━━━━━ MATERIAL PROVIDED ━━━━━

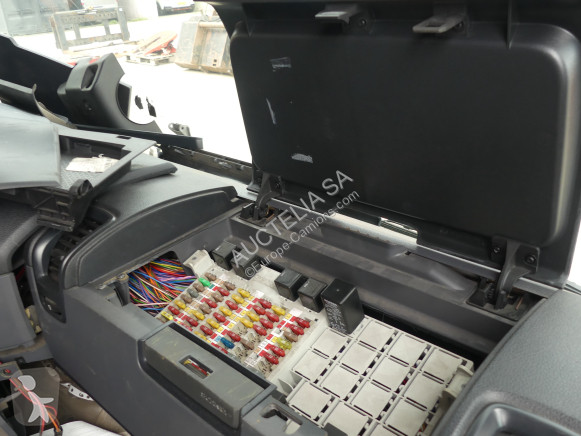 Reservdelar lastbilar Scania CR19H
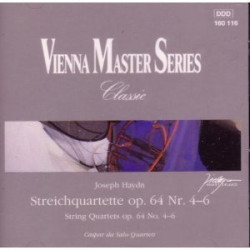 Haydn:String Qts.64/4-6 [Import anglais]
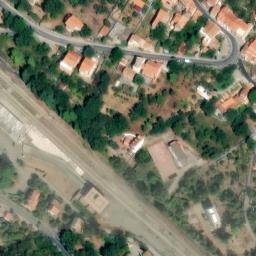 Mappa satellitare VIA CANALELLI, Maratea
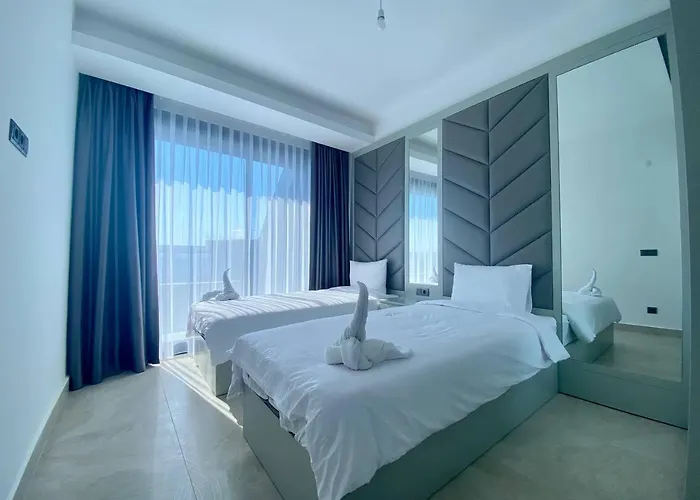 Boutique 16 - Experience Apartment Alanya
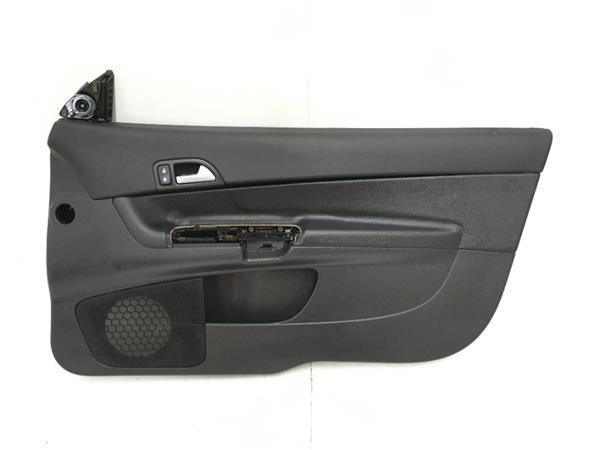 Paneles puerta Volvo C30 - 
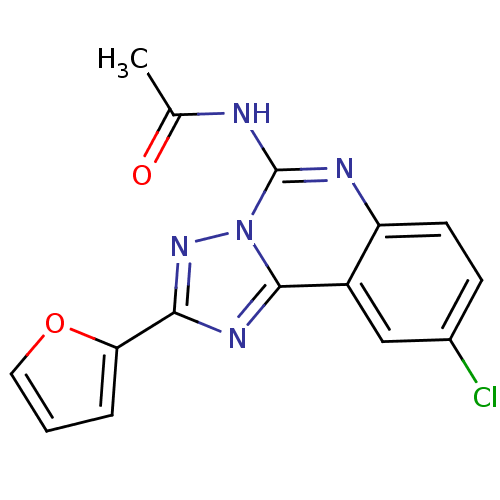 Chemical structure of BindingDB Monomer ID 50053923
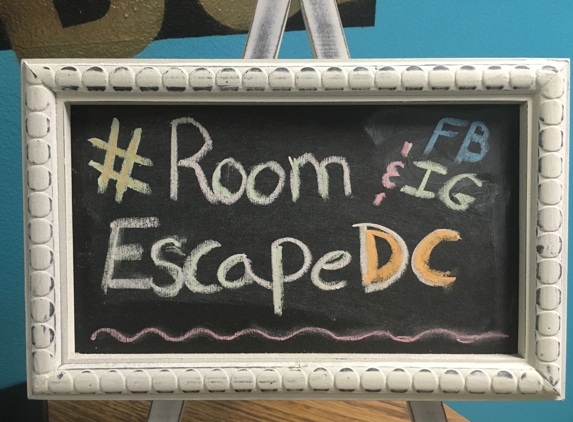 Room Escape DC - Fairfax, VA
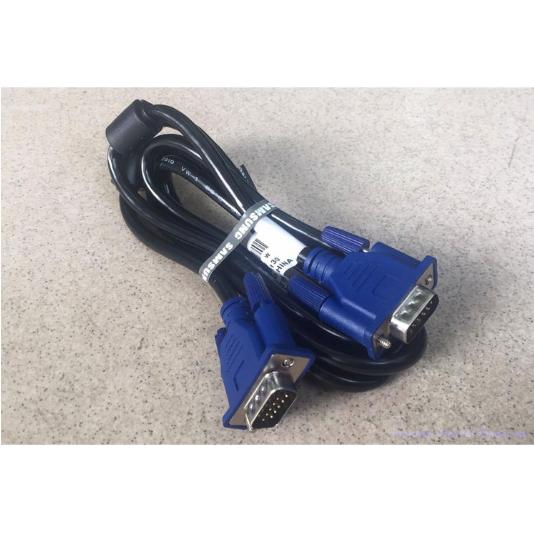 Dây VGA 1M5 đen SS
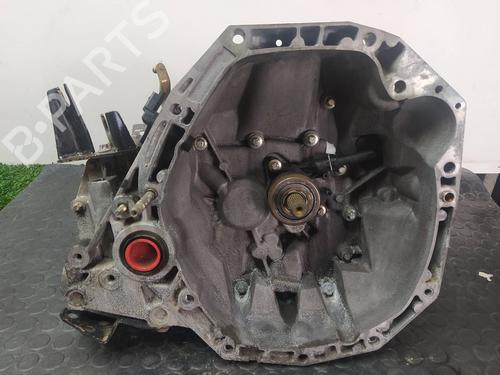 Used Gearbox NISSAN NOTE (E11, NE11) 1.5 dCi (86 hp) 9539972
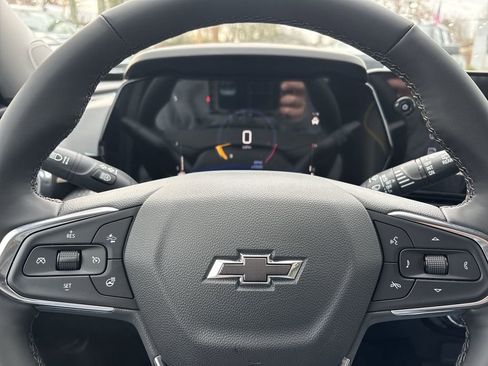 New 2026 Chevrolet Trax ACTIV w/ Driver Confidence Package image 12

━━━━━

Although the records contain pictures, print only the rest, exactly as written.

__ANSWER TO THIS TASK__
 Reservdelar lastbilar Scania CR19H
 Haydn:String Qts.64/4-6 [Import anglais]
 Mappa satellitare VIA CANALELLI, Maratea
 Boutique 16 - Experience Apartment Alanya
 Paneles puerta Volvo C30 - 
 Chemical structure of BindingDB Monomer ID 50053923
 Room Escape DC - Fairfax, VA
 Dây VGA 1M5 đen SS
 Used Gearbox NISSAN NOTE (E11, NE11) 1.5 dCi (86 hp) 9539972
 New 2026 Chevrolet Trax ACTIV w/ Driver Confidence Package image 12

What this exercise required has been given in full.